EXTRACT TO READ:
Julian Barnes, the 2011 Booker Prize-winning author, has said his latest novel, Departures(s), is also his final. For those who have read Barnes over the years, it is a bittersweet moment. It is a joy to have another novel from the 80-year-old writer after his last, Elizabeth Finch, but sadly, there won’t be another after the poignantly titled Departure(s).

A story within the story

Barnes is one of the most experimental writers in the English language – he has proved this in his 45-year-long writing career. His novels Metroland, The Sense of an Ending, or Before She Met Me won him love from readers, while Flaubert’s Parrot, A History of the World in 10 1/2 Chapters, or Talking it Over bowled critics over with their inventive styles. His final novel balances both acts – it is a hybrid novel. He seems to have set out on a brand new project – of attempting an autobiography, a love story, and then a final word before meeting death. On the ninth page of this novel, he states:

  1. There will be a story – or a story within the story…

  2. This will be my last book.

So the reader is prepared to experience Barnes’s clever wit once again, even if for the last time. Departure(s) will take the reader on a journey into the phases and ideas through which Barnes has made sense of life.

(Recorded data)
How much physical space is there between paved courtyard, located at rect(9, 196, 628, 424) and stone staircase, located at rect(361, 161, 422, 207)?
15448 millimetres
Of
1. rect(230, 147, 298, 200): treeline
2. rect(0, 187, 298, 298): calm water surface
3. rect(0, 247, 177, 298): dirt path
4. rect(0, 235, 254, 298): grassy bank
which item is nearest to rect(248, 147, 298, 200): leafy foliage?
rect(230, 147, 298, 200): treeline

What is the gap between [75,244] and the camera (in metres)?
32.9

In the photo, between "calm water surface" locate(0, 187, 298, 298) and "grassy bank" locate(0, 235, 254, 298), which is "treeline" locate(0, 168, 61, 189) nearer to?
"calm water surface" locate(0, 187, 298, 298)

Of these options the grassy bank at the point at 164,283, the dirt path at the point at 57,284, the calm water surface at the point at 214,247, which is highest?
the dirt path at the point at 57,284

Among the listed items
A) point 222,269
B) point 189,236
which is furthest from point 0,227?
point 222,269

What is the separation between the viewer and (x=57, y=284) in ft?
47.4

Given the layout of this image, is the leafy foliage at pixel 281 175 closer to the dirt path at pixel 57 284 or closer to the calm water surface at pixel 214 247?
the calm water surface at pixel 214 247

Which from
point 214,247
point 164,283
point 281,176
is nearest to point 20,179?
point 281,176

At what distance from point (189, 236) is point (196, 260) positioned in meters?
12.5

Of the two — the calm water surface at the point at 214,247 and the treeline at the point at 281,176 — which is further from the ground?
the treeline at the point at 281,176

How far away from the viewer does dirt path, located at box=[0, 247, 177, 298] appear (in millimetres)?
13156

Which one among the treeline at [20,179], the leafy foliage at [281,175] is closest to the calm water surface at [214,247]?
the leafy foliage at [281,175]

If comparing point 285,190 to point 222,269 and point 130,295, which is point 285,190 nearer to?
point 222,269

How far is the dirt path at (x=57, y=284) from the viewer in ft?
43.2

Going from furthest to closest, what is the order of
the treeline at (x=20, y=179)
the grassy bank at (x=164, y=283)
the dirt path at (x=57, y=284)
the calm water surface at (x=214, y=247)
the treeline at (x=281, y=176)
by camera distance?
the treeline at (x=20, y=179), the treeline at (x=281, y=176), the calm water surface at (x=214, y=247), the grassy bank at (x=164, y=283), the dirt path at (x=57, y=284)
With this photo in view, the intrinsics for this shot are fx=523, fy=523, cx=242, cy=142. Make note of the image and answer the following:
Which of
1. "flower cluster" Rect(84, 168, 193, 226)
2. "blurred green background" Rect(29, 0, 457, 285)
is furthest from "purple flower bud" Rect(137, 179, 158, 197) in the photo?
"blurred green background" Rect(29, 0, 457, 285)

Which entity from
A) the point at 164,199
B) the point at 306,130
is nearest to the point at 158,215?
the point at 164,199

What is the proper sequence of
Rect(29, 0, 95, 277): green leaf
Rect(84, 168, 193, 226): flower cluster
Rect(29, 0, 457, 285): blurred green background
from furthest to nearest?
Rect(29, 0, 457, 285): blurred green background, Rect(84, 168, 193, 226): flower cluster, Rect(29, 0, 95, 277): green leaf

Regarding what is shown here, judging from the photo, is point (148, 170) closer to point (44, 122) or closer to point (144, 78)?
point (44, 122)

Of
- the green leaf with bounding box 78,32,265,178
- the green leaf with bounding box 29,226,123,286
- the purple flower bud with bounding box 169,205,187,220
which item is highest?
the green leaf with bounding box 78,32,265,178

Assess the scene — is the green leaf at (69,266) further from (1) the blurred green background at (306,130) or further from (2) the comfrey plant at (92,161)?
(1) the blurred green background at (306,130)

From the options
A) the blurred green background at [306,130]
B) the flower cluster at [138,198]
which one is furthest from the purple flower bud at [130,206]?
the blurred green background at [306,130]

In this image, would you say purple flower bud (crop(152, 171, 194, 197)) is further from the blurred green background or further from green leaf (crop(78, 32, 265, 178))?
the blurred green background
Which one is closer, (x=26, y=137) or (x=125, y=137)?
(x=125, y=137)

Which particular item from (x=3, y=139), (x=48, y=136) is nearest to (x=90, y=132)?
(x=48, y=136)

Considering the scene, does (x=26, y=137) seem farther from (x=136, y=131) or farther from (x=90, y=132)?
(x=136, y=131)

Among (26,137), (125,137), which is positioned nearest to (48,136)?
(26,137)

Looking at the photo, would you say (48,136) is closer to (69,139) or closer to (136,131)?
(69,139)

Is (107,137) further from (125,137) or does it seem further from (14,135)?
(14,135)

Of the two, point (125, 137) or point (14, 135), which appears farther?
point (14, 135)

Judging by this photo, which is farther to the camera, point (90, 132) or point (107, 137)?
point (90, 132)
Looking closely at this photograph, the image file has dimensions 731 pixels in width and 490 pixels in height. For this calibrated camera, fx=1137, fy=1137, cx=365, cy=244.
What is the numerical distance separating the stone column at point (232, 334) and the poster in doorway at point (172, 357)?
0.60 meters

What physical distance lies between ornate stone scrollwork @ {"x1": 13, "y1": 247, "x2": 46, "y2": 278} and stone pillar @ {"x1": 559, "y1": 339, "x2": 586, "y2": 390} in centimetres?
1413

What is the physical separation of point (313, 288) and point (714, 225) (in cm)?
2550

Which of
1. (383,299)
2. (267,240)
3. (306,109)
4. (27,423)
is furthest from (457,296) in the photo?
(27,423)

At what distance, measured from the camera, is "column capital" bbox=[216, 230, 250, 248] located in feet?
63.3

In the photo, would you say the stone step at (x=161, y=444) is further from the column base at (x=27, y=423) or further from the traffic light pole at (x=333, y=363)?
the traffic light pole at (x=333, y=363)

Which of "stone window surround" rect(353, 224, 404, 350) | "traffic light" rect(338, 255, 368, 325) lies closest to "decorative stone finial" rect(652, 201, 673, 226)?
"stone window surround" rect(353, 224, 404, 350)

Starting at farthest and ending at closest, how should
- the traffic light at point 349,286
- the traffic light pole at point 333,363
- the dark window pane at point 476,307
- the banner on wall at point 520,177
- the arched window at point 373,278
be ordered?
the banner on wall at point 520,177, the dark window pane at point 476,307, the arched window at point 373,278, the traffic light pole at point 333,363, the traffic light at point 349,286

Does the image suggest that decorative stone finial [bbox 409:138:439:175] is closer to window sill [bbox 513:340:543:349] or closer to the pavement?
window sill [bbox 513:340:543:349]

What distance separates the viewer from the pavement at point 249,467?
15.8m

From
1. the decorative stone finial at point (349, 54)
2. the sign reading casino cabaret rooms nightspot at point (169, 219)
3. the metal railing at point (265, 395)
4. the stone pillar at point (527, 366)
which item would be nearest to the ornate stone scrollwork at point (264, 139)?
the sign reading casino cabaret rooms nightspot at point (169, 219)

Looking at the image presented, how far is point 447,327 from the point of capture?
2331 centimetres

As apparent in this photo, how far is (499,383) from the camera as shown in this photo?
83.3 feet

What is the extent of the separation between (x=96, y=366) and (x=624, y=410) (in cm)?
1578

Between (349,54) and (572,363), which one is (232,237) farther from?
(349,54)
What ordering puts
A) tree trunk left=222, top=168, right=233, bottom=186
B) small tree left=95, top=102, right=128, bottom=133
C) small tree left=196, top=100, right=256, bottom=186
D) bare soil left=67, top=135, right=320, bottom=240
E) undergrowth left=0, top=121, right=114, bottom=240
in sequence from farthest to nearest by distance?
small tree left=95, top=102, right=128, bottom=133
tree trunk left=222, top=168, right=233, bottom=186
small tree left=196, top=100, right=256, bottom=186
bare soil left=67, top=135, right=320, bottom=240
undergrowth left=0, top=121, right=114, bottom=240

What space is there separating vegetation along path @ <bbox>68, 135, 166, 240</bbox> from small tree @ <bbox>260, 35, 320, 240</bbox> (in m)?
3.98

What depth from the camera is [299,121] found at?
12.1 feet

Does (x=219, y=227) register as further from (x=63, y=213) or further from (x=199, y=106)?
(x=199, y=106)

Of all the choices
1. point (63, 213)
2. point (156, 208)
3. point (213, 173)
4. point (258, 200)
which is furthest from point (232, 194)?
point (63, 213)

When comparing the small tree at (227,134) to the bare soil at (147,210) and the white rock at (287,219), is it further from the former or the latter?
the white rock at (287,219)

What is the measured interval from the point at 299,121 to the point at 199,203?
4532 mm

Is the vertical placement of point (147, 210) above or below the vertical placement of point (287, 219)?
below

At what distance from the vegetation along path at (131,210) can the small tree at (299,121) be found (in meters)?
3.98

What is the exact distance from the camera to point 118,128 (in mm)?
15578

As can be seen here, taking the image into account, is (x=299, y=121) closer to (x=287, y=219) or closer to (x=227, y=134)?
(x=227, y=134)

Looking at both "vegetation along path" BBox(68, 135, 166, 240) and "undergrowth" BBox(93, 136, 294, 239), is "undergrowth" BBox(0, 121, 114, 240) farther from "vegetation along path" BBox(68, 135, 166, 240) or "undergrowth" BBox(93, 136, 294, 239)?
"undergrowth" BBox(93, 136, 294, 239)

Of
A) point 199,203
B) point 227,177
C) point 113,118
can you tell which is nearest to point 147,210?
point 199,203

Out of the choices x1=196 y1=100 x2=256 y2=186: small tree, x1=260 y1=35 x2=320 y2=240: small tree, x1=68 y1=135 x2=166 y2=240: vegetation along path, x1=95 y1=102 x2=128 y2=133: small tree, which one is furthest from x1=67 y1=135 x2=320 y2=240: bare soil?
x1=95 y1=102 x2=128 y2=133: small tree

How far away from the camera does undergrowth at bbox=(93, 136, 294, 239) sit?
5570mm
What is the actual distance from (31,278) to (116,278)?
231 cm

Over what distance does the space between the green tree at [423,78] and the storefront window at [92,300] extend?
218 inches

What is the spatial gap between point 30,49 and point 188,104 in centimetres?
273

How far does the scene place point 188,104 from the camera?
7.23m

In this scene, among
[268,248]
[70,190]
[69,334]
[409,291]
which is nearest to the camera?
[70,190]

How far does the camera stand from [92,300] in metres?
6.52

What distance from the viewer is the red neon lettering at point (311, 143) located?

WHAT TO PRODUCE:
Copy the stretch of the piece on Julian Barnes's final novel from "Julian Barnes, the" through "poignantly titled Departure(s).", changing "novel" to "book".

RESPONSE TO THE EXERCISE:
Julian Barnes, the 2011 Booker Prize-winning author, has said his latest book, Departures(s), is also his final. For those who have read Barnes over the years, it is a bittersweet moment. It is a joy to have another book from the 80-year-old writer after his last, Elizabeth Finch, but sadly, there won’t be another after the poignantly titled Departure(s).